Markets Prove A Point As FIs Lend Helping Hand

Mumbai, September 25: | Updated: Sep 26 2002, 05:30am hrs
Financial institutions (FIs) and their mutual fund arms seem to have propped up the domestic markets despite adversities.

First it was the fallout of the delay in the disinvestments of the two key oil PSUs Hindustan Petroleum Corporation Ltd and Bharat Petroleum Corporation Ltd, then came the downgrade by Standard & Poors (S&P) and now, the terrorist attack on the temple in Gujarat. And in all these cases, despite the selling by foreign institutional investors, domestic FIs have been successful in keeping the markets stable.

On Wednesday, the domestic markets ended just a tad lower from its previous close recovering smartly from its intra-day low of 2,974 piggybacking on tech and defensive sector stocks, despite fears of a backlash following the militant attack on Gandhinagars Akshardham temple complex.
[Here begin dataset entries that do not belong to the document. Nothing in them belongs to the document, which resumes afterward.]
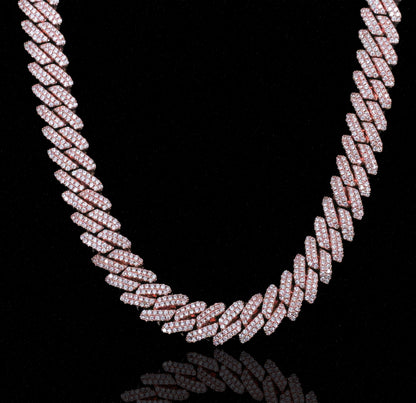 8mm S925 Prong Cuban Chain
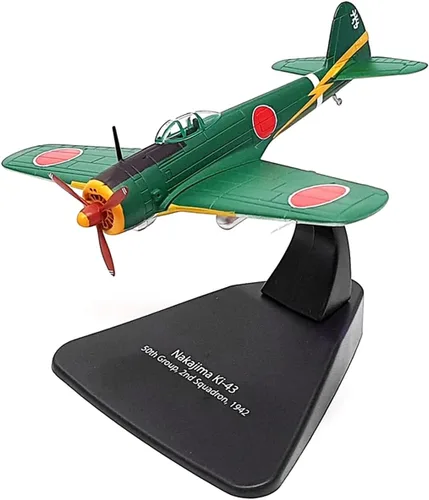 Avión de combate Nakajima Ki-43 Hayabusa 50th Group, 2nd Squadron, (1942) "Oxford Aviation Series 1/72 Modelo de avión fundido a troquel por Oxford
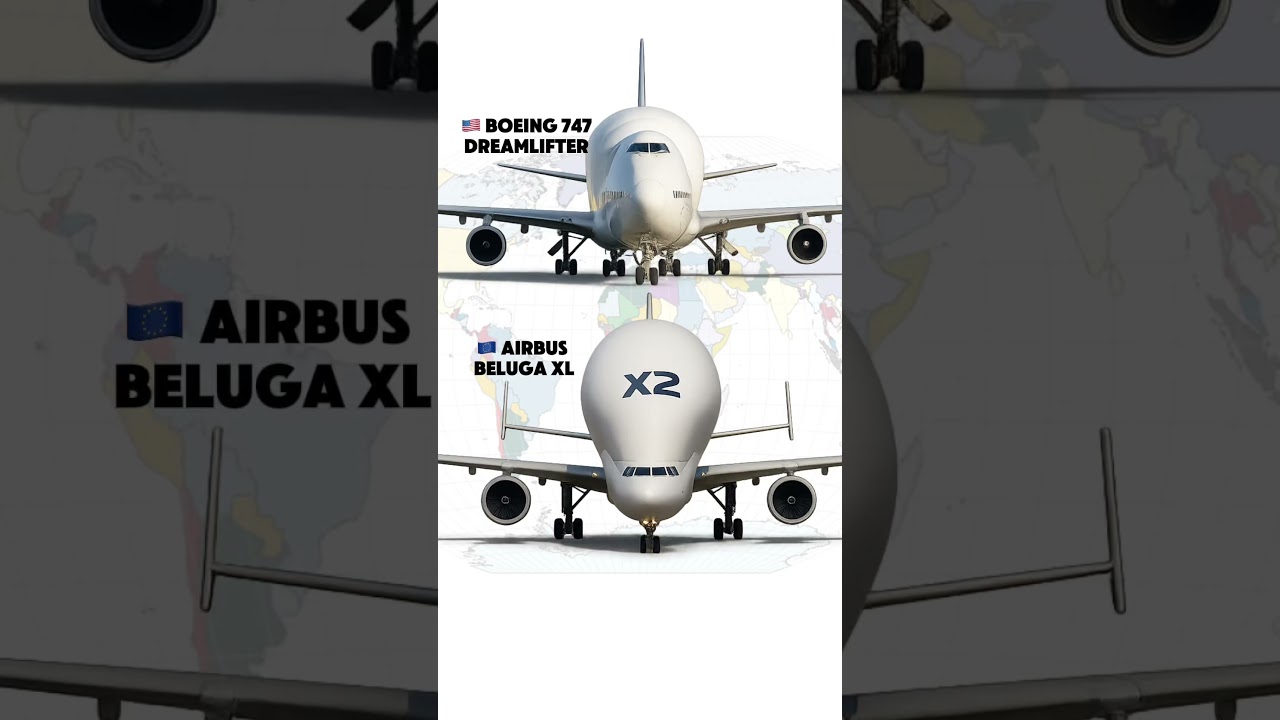 Dreamlifter vs Beluga XL – The Giants of the Sky!
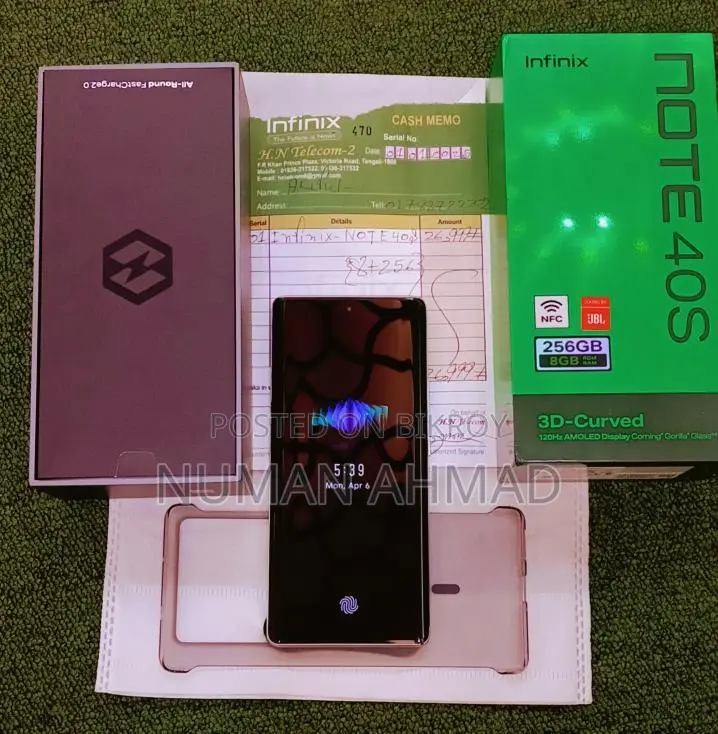 Infinix Note 40s Official (Used)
The Sensitive index (Sensex) of The Stock Exchange, Mumbai (BSE) opened weak at 2,974. It, however, hit an intra-day high at 3,023.65 and finally closed a mere 1.17 points down from its previous close at 3,022.25. The S&P CNX Nifty, however, clocked modest gains to close at 970.05, after having opened weak at 964.65. However, it hit an intra-day high at 971.85.

Vineet Bhatnagar, managing director, Refco Sify opined: The foreign institutional investors have a plethora of choices offered to them. Their sentiment was dented by the deferment of the divestment process of the oil PSUs, as well as the downgrading by S&P. Financial Institutions and domestic funds however have been picking stocks at the lower levels owing to the attractive valuations.

This is proving to be a blessing in these trying times.

Hitesh Sheth, technical analyst at Prabhudas Lilladher, reiterated: Domestic financial institutions as a pattern have made the most of attractive valuations at levels below 3,000, and that has propped up the market. Domestic funds similarly have not been able to resist the temptation of adding to their portfolios in adverse situations in the market, he said.

Post the deferment of the divestment of HPCL and BPCL, FIIs have been net sellers in the equity segment to the tune of Rs 290.50 crore. Comparatively, domestic funds have been net sellers to the tune of just Rs 37.48 crore.

Dealers said that investors dumped stocks in early trades on Wednesday, as a knee-jerk reaction to the militant attack on the temple complex in Gujarat, as the incident had the potential of leading to further trouble.

The undertone of the market was also cautious in the early hours, due to weakness in the US markets.

Dealers, however, added that following the volatility in the tech sector, operators made the most of the attractive valuations in the tech pivotals that led to bargain hunting at lower levels.

Frontline tech counters Satyam Computers (up 2.46 per cent to Rs 216.75), HCL Tech (up 2.1 per cent at Rs 208.75) and Infosys Technologies (up 1.78 per cent to Rs 3,467.65) emerged winners among the Sensex stocks on Wednesday.

Non-Sensex frontline tech stocks Wipro (3.41 per cent to Rs 1,333.90), NIIT (up 2.63 per cent to Rs 132.90) and Digital Global Soft (up 2.45 per cent to Rs 571.85) too helped the markets recover at the days close.